Police questioned teenagers who had been on the scene with Johnson — a 15-year-old boy, referred to in court papers as C.C., and two 13-year-old girls, identified as T.M and G.G.

C.C. told police that the group of four minors had been walking near 1300 S. State, with the girls a few steps behind him and Johnson. C.C. said that two men, one white and one Hispanic, walked past the group, traveling in the other direction.

“A moment later, the girls ran up to C.C. and Mr. Johnson and stated the two males had attempted to persuade the girls to go with them,” the statement says.

“C.C. stated they saw the males again, and Mr. Johnson and the Hispanic male got into a physical altercation. The fight broke up, and C.C., Mr. Johnson, T.M. and G.G. continued walking on State Street.”

As the group of four juveniles approached an alley near 75 E. Kensington Ave., the white male emerged from the alley and threw a rock at Johnson, then began to physically fight the victim.

“C.C. stated Mr. Johnson had the upper hand in the fight, and the white male called out for the Hispanic male to help him,” the statement says.

“The Hispanic male ran toward Mr. Johnson, and both the Hispanic male and the white male were on top of Mr. Johnson while he was on the ground. C.C. stated the white man got off Mr. Johnson, while the Hispanic male remained on top of Mr. Johnson.

“C.C. stated he then heard Mr. Johnson scream. C.C. stated the two males ran off. C.C. then saw Mr. Johnson was bleeding and called 911.”

Police obtained surveillance videos from area businesses, and tracked the men to a nearby hotel, where they were seen entering a room occupied by a man who identified the two as “Chucky” and “Ramon,” and said they worked at Coachman’s Diner.

The Coachman Diner’s manager identified the suspects as Espana and Deloza. Teens C.C. and G.G., shown a photo array, identified them as, respectively, the white and Hispanic attackers.

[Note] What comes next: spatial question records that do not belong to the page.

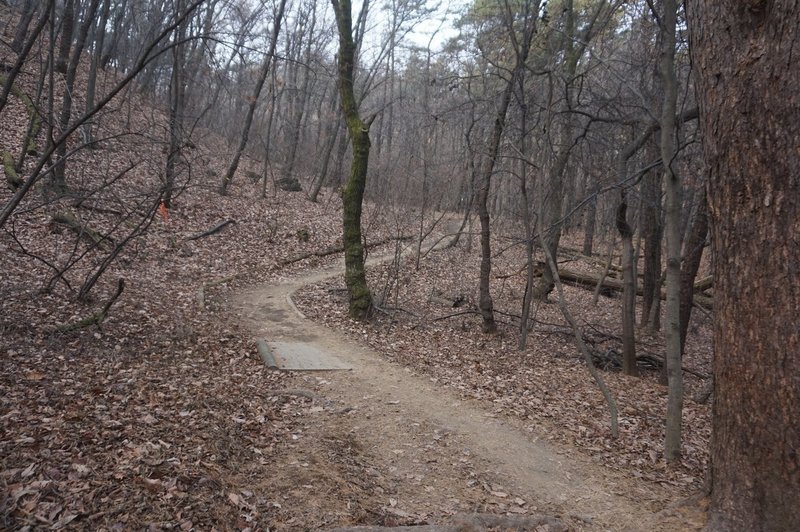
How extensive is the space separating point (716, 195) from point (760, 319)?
2.55ft

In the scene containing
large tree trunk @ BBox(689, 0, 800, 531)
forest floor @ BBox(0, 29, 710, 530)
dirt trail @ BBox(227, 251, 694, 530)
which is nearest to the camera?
large tree trunk @ BBox(689, 0, 800, 531)

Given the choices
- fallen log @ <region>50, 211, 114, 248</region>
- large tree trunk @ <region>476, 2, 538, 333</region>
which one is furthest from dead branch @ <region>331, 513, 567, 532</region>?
fallen log @ <region>50, 211, 114, 248</region>

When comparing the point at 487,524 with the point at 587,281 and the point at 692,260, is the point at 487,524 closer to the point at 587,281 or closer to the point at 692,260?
the point at 692,260

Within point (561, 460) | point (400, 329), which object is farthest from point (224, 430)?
point (400, 329)

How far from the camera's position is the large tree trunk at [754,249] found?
2848 mm

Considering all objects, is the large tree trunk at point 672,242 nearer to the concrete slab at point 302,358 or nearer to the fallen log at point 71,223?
the concrete slab at point 302,358

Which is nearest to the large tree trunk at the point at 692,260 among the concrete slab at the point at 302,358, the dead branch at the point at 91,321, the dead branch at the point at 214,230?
the concrete slab at the point at 302,358

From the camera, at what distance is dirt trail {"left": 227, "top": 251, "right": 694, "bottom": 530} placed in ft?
14.2

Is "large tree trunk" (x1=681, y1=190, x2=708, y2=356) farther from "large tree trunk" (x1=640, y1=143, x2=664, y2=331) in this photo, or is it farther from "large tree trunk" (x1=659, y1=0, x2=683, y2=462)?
"large tree trunk" (x1=659, y1=0, x2=683, y2=462)

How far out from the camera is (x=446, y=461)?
509 cm

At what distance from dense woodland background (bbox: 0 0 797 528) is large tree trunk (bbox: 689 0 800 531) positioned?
16cm

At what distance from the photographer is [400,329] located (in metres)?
10.2

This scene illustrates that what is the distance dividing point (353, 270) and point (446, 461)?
576cm

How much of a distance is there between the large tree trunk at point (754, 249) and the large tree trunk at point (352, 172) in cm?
739
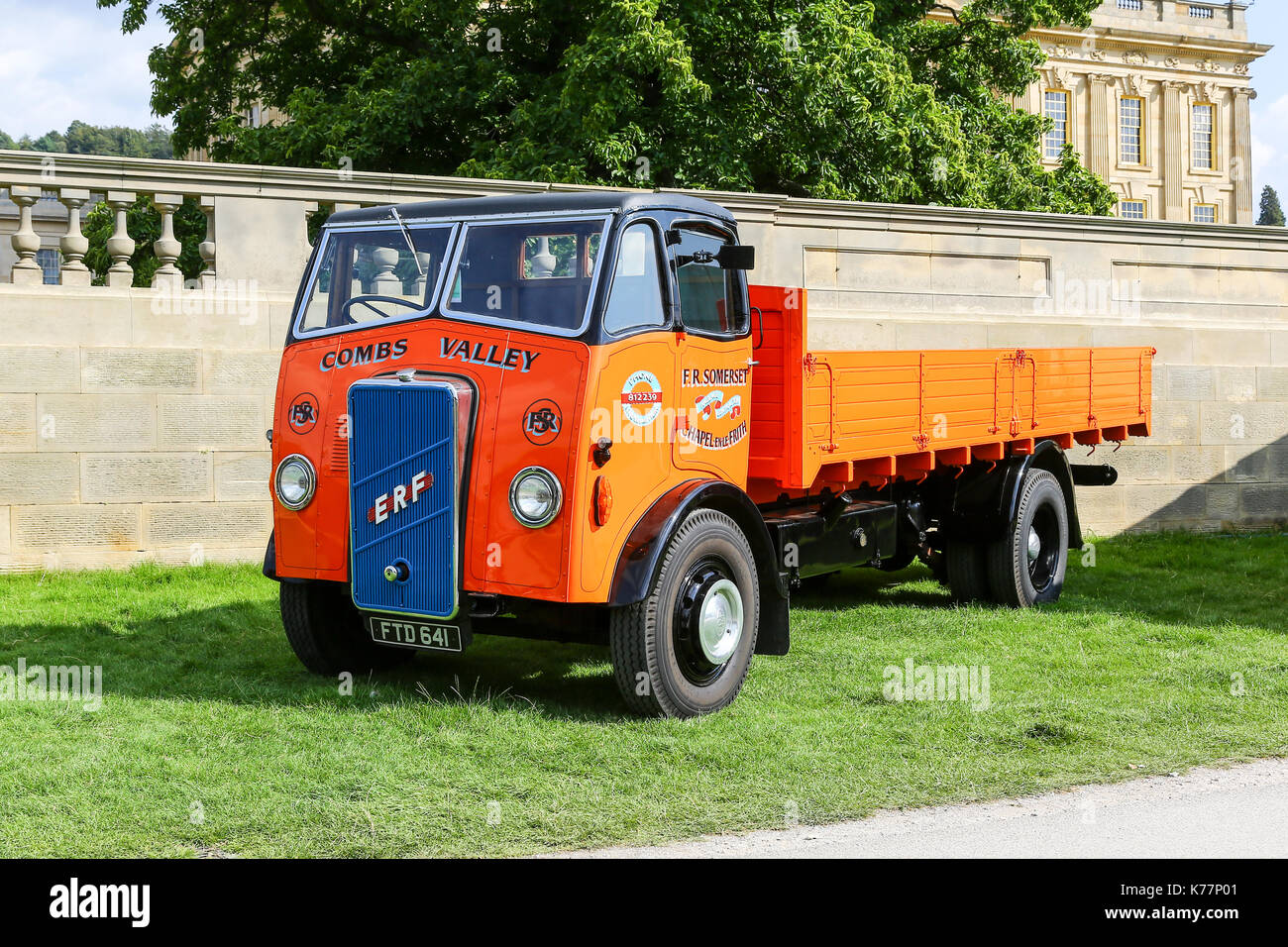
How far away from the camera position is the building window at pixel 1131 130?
58.6m

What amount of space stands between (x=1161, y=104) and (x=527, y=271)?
6026 centimetres

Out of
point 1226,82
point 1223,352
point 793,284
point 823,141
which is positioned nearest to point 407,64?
point 823,141

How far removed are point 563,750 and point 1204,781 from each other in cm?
303

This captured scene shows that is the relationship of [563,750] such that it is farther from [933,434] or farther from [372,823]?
[933,434]

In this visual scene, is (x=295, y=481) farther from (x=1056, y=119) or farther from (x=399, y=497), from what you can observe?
(x=1056, y=119)

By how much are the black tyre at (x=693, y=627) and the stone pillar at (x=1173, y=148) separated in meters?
57.6

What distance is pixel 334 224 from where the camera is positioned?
759cm

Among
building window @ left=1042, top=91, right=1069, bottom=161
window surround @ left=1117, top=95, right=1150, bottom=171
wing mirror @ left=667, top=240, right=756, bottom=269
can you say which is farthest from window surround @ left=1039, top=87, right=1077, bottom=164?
wing mirror @ left=667, top=240, right=756, bottom=269

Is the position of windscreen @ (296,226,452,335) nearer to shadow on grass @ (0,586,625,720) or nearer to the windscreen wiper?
the windscreen wiper

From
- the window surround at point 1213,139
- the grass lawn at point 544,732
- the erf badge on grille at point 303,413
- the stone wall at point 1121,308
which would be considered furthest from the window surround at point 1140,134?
the erf badge on grille at point 303,413

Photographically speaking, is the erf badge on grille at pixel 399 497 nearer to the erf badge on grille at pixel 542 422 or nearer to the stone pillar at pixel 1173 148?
the erf badge on grille at pixel 542 422

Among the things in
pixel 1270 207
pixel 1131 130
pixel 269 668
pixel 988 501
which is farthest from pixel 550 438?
pixel 1270 207

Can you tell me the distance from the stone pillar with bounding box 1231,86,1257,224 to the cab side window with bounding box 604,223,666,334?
199 feet

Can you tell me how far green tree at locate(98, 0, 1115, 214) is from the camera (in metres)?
17.1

Deloza, who had an injury above his right eye, was taken into custody on Aug. 28. Espana was picked up the next day.

Post-Miranda, Espana told police he and Deloza had removed their bloody clothing and placed the items in two plastic grocery bags, thrown in their apartment building’s dumpster, at 1099 S. West Temple. Police recovered the bags.

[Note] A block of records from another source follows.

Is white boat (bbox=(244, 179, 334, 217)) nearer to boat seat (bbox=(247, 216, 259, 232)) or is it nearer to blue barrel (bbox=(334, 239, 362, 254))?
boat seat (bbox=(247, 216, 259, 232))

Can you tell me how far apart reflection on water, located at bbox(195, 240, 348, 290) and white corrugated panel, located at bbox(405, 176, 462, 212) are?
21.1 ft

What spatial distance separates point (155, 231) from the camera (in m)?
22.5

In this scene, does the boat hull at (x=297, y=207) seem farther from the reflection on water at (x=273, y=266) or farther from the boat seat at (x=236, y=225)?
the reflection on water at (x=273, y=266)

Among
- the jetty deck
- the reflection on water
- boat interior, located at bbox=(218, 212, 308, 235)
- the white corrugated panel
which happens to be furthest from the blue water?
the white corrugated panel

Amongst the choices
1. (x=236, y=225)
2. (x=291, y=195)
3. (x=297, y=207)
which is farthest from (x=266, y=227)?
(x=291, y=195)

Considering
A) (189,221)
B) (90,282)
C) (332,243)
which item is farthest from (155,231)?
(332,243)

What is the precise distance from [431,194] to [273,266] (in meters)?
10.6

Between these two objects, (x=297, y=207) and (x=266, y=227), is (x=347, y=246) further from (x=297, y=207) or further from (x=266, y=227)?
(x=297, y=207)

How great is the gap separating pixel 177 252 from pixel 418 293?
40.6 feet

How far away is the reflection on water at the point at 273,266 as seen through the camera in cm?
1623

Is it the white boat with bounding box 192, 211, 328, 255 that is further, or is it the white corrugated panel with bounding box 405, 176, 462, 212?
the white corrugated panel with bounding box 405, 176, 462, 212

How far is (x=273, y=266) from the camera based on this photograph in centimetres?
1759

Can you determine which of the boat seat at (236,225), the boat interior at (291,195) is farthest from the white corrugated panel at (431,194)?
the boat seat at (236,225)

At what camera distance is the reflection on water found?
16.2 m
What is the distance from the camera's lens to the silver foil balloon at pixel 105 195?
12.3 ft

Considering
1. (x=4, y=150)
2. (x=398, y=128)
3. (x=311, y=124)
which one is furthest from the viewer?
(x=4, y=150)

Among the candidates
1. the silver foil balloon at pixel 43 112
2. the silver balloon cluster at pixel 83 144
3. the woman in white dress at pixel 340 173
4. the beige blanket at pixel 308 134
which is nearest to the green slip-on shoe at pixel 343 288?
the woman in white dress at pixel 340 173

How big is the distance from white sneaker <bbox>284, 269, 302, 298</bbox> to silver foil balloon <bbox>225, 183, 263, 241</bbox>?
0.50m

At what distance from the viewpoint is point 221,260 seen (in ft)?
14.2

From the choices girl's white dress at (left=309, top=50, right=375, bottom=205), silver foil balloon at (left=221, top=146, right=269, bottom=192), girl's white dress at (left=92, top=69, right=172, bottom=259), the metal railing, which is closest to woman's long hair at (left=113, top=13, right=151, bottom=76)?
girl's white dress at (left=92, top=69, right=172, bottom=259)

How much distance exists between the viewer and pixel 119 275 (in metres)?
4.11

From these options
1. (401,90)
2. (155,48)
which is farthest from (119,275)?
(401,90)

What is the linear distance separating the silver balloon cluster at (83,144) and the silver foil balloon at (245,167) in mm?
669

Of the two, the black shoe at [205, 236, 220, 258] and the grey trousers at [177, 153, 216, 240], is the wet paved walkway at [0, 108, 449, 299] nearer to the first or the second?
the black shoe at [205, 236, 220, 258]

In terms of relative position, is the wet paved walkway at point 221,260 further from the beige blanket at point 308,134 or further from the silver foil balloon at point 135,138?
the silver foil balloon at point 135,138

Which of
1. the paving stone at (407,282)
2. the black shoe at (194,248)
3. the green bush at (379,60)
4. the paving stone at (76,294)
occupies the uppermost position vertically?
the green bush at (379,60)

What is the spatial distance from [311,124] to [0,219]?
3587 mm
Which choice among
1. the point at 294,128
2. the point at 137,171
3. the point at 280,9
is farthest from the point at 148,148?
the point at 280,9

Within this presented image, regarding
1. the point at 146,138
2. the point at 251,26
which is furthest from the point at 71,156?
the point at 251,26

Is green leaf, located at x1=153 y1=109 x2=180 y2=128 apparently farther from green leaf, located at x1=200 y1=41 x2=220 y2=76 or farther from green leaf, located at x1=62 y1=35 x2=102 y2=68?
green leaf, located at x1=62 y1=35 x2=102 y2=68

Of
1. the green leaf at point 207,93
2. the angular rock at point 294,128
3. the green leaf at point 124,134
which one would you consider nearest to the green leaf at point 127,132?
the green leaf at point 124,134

“Inside one bag was a pair of shoes with blood stains, jean pants with blood stains, a black and white belt, and a ‘SOG’ knife with blood stains on the blade and the sheath,” the statement says.

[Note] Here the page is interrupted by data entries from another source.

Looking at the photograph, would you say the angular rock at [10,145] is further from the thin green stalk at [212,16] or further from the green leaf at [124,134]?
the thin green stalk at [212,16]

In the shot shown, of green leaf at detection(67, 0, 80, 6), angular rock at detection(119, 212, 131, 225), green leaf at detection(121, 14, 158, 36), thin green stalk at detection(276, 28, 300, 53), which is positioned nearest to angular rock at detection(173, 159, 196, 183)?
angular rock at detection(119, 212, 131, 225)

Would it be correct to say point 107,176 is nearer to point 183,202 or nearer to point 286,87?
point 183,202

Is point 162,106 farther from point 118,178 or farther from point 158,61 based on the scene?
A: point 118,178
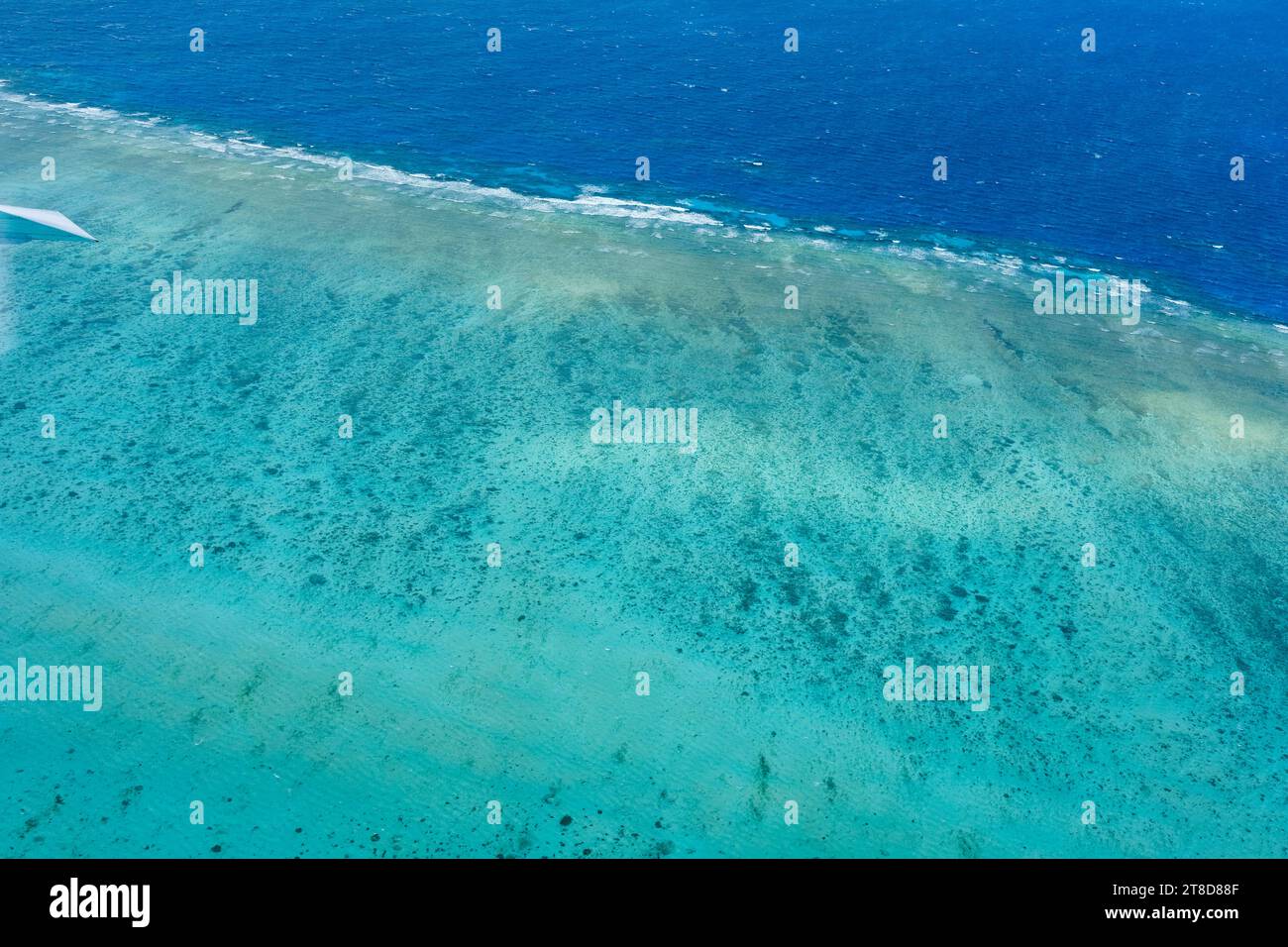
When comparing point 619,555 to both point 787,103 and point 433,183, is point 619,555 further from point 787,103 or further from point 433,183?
point 787,103

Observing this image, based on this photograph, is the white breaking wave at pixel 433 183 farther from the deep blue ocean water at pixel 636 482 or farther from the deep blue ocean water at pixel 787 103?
the deep blue ocean water at pixel 787 103

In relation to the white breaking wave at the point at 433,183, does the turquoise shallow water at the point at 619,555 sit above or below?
below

“Inside the second bag were Wrangler pants with large blood stains and two socks with blood stains.”

This is one example of what a SOG knife can look like. Photo: Wikimedia Commons/Mike Searson

Wikipedia says SOG knives were first designed for covert Studies and Observations Group personnel during the Vietnam War.

“It was unmarked and supposedly untraceable to country of origin or manufacture in order to maintain plausible deniability of covert operators in the event of their death or capture.”

In Espana’s probable cause statement — which is nearly identical to his co-defendant’s — he admitted to providing the knife he said Deloza requested from him.

Espana also said that just before the men left the scene, “Deloza was on top of Mr. Johnson, then got up suddenly and said ‘Let’s go.’ Espana stated he noticed Mr. Johnson was bleeding from his face and his stomach.”

Deloza, whose aliases include Sur Gang, Gerald Noguez, Ramon and Sneaks, and Espana, AKA Nicolai Espan, Chuck and Chucky, are facing identical charges:

  • Murder, a first-degree felony
  • Obstructing justice, a second-degree felony
  • Purchase, transfer, possession or use of a dangerous weapon by a restricted person, a class A misdemeanor

The men were restricted because of former felony convictions, both in Nevada’s Eighth District Court. Deloza was convicted of grand larceny auto, Espana of attempted burglary.

An Aug. 28 autopsy on Johnson noted he had been stabbed three times: once to his left cheek, which fractured his jawbone; once to his lower left abdomen; and once to his left pelvic area, which severed his femoral artery.

Johnson’s cause of death was determined to be sharp force injuries, and his manner of death was homicide.